For simplicity, we will focus on small single core processes running bare-metal code – one thread running in a main loop, with interrupt handlers. The concepts can be expanded with a threaded RTOS or even a multi-core system.
The first thing we do when we receive the code is to clarify what is being called from an interrupt. We will follow the flow from every interrupt and append the function names with “ISR” (Interrupt Service Routine). We will rename the non-local variables read or written likewise. The compiler will then tell us what is being shared between an interrupt and the main thread. Using this naming convention really helps in the maintenance of the code. Often the problem was introduced later by someone not aware a function was run from an interrupt.
Reentrant functions do not use the same resources, such as hardware or memory areas. Stack based local variables are fine. If they don’t need to be shared, it is best to make a version for the ISR and one for the main thread for future proofing.
For example, if the interrupt is filling in an array of data, the consumer of the data in the thread needs to disable interrupts, copy the data into local variables, and then re-enable interrupts. For example:
The unsafe way to read what the interrupt collected in the main thread would be:
temp1 = temperature_data_from_ISR[0]
temp2 = temperature_data_from_ISR[1]
The safe way to read it would be:
ENTER_CRITICAL_SECTION() // disable interrupts
int temp1 = temperature_data_ISR[0]
int temp2 = temperature_data_ISR[1]
EXIT_CRITICAL_SECTION() // re-enable interrupts, if they were enabled when you came in.
Make sure that simple variable access is atomic. For example, sharing a 16-bit variable on a 32-bit processor means that the access is not one machine instruction. Interrupts can happen in between instructions, if not protected with critical sections.
Even something innocuous like the following can be a problem:
Thread writes a value, ISR reads the value:
int mysharedvar = 1;
This looks like it would be an atomic action, but we have seen the compiler optimizer turn this into a clear and increment, which is faster than moving the value from flash memory. In one case we saw, the interrupt would occasionally fire between the clear and the increment. The interrupt saw the value as 0, even though the thread logic was continually writing only 1.
An interrupt should not clear flash, read a slow ADC, wait for a bus to send or receive, or do CPU intensive work. Interrupts need to be quick – in and out. If not, there is the potential for some other interrupts to be dropped and for data to be lost because they were not serviced in time (ex: for Bluetooth, serial buses, etc.). Use state flags so that the main loop can pick up the work.
We want to avoid the situation in which the main loop takes longer than the expected time, and everything gets pushed out. We generally use an available GPIO pin and a logic analyzer for measuring this, exercising the worst case. Avoid doing delays in the main loop – even if you think you have time. That will help future-proof your code. For example, do not set an output, spin for 100ms, and clear it. Instead, set up a state table of actions and times (based off a timer tick), and manage the states each time the main loop comes around.

[Records of spatial reasoning questions]
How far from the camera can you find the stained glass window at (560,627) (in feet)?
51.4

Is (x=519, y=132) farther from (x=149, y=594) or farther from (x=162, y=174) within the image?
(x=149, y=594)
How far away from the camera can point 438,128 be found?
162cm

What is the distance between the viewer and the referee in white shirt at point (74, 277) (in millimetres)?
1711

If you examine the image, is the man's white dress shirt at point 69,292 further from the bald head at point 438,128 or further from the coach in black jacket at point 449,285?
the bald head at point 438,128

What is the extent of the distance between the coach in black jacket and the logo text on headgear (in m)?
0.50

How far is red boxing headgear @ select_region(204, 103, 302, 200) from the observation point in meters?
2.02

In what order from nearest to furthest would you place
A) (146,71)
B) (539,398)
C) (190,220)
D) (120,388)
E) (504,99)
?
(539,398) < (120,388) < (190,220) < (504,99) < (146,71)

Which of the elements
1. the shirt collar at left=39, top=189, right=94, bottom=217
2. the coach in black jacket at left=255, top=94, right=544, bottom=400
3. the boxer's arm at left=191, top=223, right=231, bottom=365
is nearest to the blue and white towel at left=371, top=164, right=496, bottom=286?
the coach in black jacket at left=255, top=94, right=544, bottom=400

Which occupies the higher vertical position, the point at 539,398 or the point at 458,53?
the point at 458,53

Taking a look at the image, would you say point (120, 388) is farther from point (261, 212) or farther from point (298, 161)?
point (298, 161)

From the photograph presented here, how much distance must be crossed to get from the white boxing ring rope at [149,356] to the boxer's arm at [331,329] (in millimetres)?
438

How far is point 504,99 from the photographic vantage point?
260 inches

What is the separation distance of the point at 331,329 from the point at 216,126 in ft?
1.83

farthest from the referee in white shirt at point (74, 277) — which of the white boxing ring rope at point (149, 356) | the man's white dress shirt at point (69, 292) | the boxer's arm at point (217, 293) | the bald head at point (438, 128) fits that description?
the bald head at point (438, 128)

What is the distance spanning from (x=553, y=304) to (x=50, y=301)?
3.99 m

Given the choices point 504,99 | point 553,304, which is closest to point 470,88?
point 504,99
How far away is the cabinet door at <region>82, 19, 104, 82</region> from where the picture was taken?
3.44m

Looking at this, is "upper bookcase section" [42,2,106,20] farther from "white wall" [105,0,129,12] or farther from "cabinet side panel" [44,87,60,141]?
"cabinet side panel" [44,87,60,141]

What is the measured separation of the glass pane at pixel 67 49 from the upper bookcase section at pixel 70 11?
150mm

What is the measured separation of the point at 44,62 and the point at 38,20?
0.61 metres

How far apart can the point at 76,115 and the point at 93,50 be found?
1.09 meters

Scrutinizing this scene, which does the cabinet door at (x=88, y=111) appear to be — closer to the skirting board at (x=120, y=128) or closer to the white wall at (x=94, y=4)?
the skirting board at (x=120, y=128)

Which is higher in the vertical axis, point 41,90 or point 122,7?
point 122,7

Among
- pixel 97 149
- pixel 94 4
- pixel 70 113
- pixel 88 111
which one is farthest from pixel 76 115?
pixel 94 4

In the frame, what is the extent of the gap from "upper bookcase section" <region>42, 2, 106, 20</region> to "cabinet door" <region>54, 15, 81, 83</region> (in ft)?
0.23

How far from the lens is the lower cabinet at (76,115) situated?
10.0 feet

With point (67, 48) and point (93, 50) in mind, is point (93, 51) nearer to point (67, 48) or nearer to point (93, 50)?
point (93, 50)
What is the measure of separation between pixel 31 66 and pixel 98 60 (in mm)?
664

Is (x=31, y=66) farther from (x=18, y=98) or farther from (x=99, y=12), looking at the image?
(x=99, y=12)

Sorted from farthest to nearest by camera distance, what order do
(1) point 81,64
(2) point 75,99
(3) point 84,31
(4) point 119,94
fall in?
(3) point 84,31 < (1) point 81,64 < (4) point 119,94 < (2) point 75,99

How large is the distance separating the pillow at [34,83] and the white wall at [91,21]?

WHAT YOU WILL DO:
1 - Render this sentence from the passage on interrupt handling into Spanish: "Avoid doing delays in the main loop – even if you think you have time."
2 - From the passage on interrupt handling, extract the text starting with "Even something innocuous" and going on through "writing only 1.".

THE RESULTS:
1 - Evite introducir retardos en el bucle principal, aunque crea que tiene tiempo.

2 -
Even something innocuous like the following can be a problem:
Thread writes a value, ISR reads the value:
int mysharedvar = 1;
This looks like it would be an atomic action, but we have seen the compiler optimizer turn this into a clear and increment, which is faster than moving the value from flash memory. In one case we saw, the interrupt would occasionally fire between the clear and the increment. The interrupt saw the value as 0, even though the thread logic was continually writing only 1.